FREE ELECTRONIC LIBRARY - Abstracts, online materials

Pages:     | 1 || 3 | 4 |   ...   | 8 |

«Real-time systems are one of the most important applications of computers, both in commercial terms and in terms of social impact. Increasingly, ...»

-- [ Page 2 ] --

The operating environment affects the charged particle flux. On the ground, in a benign environment, the most significant source of alpha particles is probably the small amount of radioactivity that is naturally present in the casing of the chip. In space applications, the particle flux can be much higher. The sun is the principal source of such particles: the solar wind regularly carries a large flux (the earth’s magnetic field shields the ground from most of this). The sun is, of course, a dynamic entity: it often generates solar flares, which may involve the ejection in short order of many tonnes of charged particles. When especially severe solar flares occur and where the earth’s magnetic field is not such a strong shield (near the poles), a significant increase in particle flux is seen even on the ground, affecting ground-based systems. For systems in space, the flux is far greater and the rate of transient failures goes up proportionately. Some relief can be found in shielding; however, even with such precautions, failure rates are high [Petersen, 1997].

One final piece of terminology is appropriate to mention here. In fault-tolerance, it is common to distinguish between a fault and an error. A fault is the underlying defect; an error is the external manifestation of that defect. Faults can exist for a long time before generating an error. In some cases, a transient fault may never generate an error. For example, a transient fault occurs in a memory cell when its value is changed; if the cell is updated before the next time it is read, that fault will never have generated an error.

2.4 Fault-Tolerant Structures Hardware, time, information, and software redundancy are used for fault-tolerance [Koren and Krishna, 2007, Pradhan, 1996, Sieworek and Swarz, 1999]. Of these types, time and hardware redundancy will be of relevance to this paper.

Of the many structures used in hardware fault-tolerance, two stand out. One is the Triple Modular Redundancy (TMR) structure; the other is the Primary/Backup (PB) approach. In TMR, three processors run redundant copies of the same workload and mask errors by voting on their outputs. Since it requires triplicated hardware, TMR is expensive and used only in the most critical core of fault-tolerant systems.

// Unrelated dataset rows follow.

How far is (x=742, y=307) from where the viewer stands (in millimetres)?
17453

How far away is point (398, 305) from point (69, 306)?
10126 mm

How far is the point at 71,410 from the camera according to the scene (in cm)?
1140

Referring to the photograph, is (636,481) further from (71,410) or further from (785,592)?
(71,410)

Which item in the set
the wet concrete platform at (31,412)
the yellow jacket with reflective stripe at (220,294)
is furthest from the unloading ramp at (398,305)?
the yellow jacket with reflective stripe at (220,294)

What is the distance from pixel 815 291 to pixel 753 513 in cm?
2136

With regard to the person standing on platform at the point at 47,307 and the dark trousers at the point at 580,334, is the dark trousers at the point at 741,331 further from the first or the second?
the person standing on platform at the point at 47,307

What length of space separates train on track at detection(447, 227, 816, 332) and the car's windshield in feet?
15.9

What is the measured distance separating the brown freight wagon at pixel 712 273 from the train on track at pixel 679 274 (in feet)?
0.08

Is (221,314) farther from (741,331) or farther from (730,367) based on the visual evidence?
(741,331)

In the PB approach, a processor executes code and its output is checked for correctness by an acceptance test. One common check is to see if the output is in the expected range. Another is to verify that it satisfies certain conditions: for example, to check that the square root of x has been correctly calculated, one can square the output to ensure that we get back a result close to x. (This is only practical because the squaring operation is of far lower complexity than the square-root operation.) Acceptance tests are not perfect: they may miss incorrect outputs, or falsely flag as erroneous a correct output. If the output fails the acceptance test, the execution of a backup copy of the failed task is initiated.

The principal difference between the TMR and PB approaches is that TMR entails forward error masking: multiple copies of the task are always executed. In PB, a backup copy is only executed if the acceptance test flags a failure. Theoretically, there is no limit to the number of backup copies in order to respond to multiple failures of the same task execution.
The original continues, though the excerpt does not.